Es gibt eine lange Liste an Ursachen, die dazu geführt haben, dass die Bucks in Spiel 1 (107:115) weitestgehend und in Spiel 2 (86:125) vollkommen chancenlos waren. Die brachiale Offense der Nets etwa oder das fehlende Wurfglück auf der eigenen Seite: Außer Bryn Forbes (19/42 Dreier) hat der gesamte Bucks-Kader in den Playoffs das Werfen verlernt (48/177 - das sind 27 Prozent!).

Auch die Rotationen und der Game Plan von Coach Mike Budenholzer können sicherlich in Frage gestellt werden. Giannis Antetokounmpo in Spiel 1 nur 35 Minuten spielen zu lassen, weckte böse Erinnerungen an vergangene Playoff-Schlappen. Dass Milwaukee bisher so wenig Off-Ball-Bewegung zeigte und defensiv teilweise undiszipliniert wirkte, ist sicher auch eine Frage der Vorbereitung durch den Coach.

Die größte Enttäuschung der Serie bisher ist jedoch der Spieler, der dieses Matchup dominieren sollte. Giannis hat zwar den Zahlen nach ein gutes erstes Spiel hingelegt, viele seiner 34 Punkte kamen da allerdings zu einem Zeitpunkt, als das Spiel schon fast durch war. In Spiel 2 waren auch die Zahlen schlecht.

* * * *

### AUFGABENSTELLUNG
Führen Sie den Text über die Playoff-Serie zwischen den Bucks und den Nets im Anschluss an seinen letzten Satz fort.

### GEGEBENE ANGABEN
* * * *

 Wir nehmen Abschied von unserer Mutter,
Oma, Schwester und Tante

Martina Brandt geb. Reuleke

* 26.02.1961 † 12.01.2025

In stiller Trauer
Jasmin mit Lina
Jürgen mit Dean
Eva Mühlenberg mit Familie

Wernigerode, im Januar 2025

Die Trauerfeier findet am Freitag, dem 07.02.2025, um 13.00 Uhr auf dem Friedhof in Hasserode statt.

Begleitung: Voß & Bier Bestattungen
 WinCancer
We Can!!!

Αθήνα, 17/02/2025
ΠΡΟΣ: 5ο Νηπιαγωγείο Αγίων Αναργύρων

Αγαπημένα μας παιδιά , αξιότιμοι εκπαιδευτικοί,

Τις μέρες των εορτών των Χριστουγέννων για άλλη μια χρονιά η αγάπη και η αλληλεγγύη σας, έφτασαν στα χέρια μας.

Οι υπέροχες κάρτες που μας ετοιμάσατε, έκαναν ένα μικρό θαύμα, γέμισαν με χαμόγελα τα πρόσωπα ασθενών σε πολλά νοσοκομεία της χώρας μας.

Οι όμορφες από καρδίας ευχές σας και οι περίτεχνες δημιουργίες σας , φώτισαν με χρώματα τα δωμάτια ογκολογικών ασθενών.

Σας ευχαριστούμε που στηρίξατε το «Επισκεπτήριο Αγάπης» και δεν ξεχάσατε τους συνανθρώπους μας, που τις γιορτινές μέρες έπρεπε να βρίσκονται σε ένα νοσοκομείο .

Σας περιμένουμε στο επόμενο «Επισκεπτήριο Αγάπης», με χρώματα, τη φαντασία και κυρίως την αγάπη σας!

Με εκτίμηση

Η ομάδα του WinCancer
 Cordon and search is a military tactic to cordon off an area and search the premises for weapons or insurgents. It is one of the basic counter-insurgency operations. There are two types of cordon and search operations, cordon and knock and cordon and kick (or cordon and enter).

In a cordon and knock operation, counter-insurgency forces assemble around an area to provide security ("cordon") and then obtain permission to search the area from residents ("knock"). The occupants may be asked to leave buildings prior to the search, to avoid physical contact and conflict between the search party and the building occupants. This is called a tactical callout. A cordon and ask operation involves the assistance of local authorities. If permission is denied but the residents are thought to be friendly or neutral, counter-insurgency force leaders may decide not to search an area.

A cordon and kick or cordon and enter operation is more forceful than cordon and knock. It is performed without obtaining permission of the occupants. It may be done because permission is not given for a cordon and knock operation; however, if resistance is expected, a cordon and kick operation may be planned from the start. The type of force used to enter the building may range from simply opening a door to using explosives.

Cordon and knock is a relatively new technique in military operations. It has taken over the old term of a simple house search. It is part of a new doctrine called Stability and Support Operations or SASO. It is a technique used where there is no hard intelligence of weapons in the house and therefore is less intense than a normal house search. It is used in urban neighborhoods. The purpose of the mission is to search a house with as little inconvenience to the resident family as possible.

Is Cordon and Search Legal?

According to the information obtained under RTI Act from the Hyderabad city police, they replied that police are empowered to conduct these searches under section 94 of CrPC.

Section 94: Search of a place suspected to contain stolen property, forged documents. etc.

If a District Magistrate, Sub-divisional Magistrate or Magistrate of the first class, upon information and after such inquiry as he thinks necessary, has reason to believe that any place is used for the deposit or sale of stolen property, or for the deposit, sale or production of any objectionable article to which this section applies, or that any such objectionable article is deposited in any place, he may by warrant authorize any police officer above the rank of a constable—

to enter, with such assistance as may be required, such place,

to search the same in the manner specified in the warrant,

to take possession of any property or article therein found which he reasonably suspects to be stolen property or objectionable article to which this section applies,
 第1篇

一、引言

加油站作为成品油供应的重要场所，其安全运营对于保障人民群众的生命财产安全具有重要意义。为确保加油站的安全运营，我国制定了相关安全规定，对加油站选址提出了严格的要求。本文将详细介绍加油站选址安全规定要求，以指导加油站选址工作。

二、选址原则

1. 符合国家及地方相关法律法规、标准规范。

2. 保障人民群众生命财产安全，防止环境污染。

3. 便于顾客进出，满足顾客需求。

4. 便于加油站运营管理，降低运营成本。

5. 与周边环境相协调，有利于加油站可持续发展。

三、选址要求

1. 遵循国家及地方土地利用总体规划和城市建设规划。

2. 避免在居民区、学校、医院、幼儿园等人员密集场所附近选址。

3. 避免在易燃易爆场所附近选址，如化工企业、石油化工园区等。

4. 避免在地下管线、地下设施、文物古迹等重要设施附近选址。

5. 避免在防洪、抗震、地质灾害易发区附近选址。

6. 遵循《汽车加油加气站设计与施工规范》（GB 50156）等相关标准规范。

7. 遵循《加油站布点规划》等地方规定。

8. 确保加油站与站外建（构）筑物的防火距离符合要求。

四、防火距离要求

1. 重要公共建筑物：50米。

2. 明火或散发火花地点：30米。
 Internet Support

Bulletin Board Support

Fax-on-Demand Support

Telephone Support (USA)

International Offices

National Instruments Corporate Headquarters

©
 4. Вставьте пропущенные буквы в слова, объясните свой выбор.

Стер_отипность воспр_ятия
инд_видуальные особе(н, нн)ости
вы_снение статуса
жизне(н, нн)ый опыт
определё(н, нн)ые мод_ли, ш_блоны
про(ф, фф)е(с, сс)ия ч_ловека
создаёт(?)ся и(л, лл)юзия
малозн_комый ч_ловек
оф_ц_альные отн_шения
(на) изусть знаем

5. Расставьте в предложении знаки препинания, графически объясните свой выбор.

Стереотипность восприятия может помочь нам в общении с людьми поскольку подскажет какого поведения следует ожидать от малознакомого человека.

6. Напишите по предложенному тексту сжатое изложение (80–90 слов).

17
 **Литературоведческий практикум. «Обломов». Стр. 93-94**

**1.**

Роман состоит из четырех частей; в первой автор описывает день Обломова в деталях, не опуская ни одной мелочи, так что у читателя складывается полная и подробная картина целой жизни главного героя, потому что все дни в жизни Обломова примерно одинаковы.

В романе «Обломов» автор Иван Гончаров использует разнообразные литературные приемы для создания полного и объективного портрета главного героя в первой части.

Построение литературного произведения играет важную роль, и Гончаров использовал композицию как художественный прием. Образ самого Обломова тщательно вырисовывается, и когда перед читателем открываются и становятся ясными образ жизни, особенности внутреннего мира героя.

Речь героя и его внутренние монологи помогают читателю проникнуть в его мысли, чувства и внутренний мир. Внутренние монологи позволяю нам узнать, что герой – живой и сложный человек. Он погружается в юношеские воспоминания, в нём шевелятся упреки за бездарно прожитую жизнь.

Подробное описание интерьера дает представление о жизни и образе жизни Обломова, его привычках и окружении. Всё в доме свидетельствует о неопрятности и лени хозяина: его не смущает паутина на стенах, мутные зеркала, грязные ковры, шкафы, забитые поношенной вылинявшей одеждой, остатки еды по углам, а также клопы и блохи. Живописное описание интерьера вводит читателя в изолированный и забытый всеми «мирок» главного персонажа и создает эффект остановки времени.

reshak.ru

* * * *

### MUSTERLÖSUNG
Der Greek Freak ist nicht der Matchup-Albtraum, der er gegen Brooklyn sein sollte. Und es braucht keinen Propheten, um vorherzusagen, dass Milwaukee keine Chance haben wird, wenn es so bleibt.

Brooklyns Defense funktioniert in den Playoffs

Die Nets sind nominell kein gutes Defensiv-Team, das ist wohldokumentiert. Während der Regular Season reichte es nur für Platz 22 (113,1 gegnerische Punkte pro 100 Ballbesitzen), wobei dazu gesagt werden muss: Kein Team hat jemals so sehr "die Regular Season ist für Streber" ausgestrahlt wie diese Nets. In den Playoffs läuft es besser (Platz 7: 110,4).

Diese Zahlen werden bei bisher nur sieben Spielen von den Gegnern geprägt, und mit den Celtics hatten die Nets in Runde eins einen limitierten Kontrahenten. Die Bucks sollten eigentlich nicht (mehr) limitiert sein, haben sie doch ebenfalls eine Big 3 und einen zweimaligen MVP in ihren Reihen, der größer, schneller und stärker ist als jeder Verteidiger, den sie ihm entgegenstellen können.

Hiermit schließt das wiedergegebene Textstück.